Алишер Еликбаев: Я бы не завалил тест на «хорошего парня»

Зарина Ахматова, Vласть

Мы договорились о встрече, и в секунду, когда она должна была начаться, я получила сообщение. Алишер Еликбаев сообщил, что опоздает. Опоздал на шесть минут. Мог бы не предупреждать.


Я с грустью посмотрела на список подготовленных вопросов – бывший руководитель VOX POPULI и бессменный пиарщик Меги в последний месяц слишком часто индексировался в поисковиках. Список я убрала. Все, что мы можем - честно поговорить. О школьных оценках, об отношении к деньгам, бессонных ночах после ухода с сайта фоторепортажей и вечной борьбе с самим собой за собственную совесть.


З.А: Алишер, иногда я в начале интервью спрашиваю: на какие вопросы ты не хочешь отвечать, и почему тебе не стоит их задавать?

А.Е.: Я готов говорить на любые темы, кроме личной жизни. И я не хотел бы акцентировать много внимания на событиях последнего месяца связанных со мной - уход с Vox Populi и приход на Сhoocotravel. На эти темы уже слишком много сказано. Я намеренно их не избегаю, но не хотелось бы, чтобы разговор строился исключительно вокруг этих тем.

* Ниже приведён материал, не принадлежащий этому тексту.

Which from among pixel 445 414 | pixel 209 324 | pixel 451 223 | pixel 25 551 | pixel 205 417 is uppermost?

З.А.: Хорошо, тогда начнем. Твои казнетовские биографы, так много про тебя рассказали, что остается лишь восполнять пробелы. Давай вернемся на много лет назад под Семипалатинск, где ты вырос, и поймем, как становятся Еликбаевым. Ты в школе хорошо учился?

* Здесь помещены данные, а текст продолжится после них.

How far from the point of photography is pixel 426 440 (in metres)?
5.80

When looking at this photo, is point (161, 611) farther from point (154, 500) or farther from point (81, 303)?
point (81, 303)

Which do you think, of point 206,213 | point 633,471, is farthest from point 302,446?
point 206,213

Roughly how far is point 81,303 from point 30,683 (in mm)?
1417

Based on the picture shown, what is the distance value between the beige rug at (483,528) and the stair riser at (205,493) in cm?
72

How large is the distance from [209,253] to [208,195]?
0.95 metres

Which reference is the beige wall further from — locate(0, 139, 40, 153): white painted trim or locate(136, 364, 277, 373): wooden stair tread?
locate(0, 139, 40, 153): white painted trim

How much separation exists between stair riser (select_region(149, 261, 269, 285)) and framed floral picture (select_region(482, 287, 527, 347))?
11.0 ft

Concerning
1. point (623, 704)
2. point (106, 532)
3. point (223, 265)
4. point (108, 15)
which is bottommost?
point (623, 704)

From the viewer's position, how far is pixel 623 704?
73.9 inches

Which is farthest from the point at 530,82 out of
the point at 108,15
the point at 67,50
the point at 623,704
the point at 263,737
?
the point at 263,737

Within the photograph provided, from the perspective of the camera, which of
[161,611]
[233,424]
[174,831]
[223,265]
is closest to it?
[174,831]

А.Е.: В деревне, где я рос до 13 лет, я был в тройке лидеров в школе, учился очень хорошо - может быть, уровень образования был не так высок, а может, свою роль сыграло то, что я был сыном учителя рисования и черчения. Но в 9 классе я приехал в Алматы и по итогам года, меня отчислили за неуспеваемость из школы-гимназии, где, по правилам, нельзя было иметь больше двух «троек» в табеле, а у меня их было четыре: алгебра, геометрия, физика, химия. Я ходил к директору - это Светлана Мырхазметовна Назарбаева - мама Кайрата Сатыбалды, и говорил, что я хочу остаться, что не хочу переходить в другую школу. Она пошла мне навстречу. Родители некоторых учеников возмущались, что я мешаю учебному процессу, порчу общую успеваемость, что меня надо отчислить, а другие меня защищали. Уже в 10-м классе я играл в КВН и выступал за школу, улучшил показатели по учебе, в 11-м публиковался в «Караване», и о моем отчислении уже речь не шла.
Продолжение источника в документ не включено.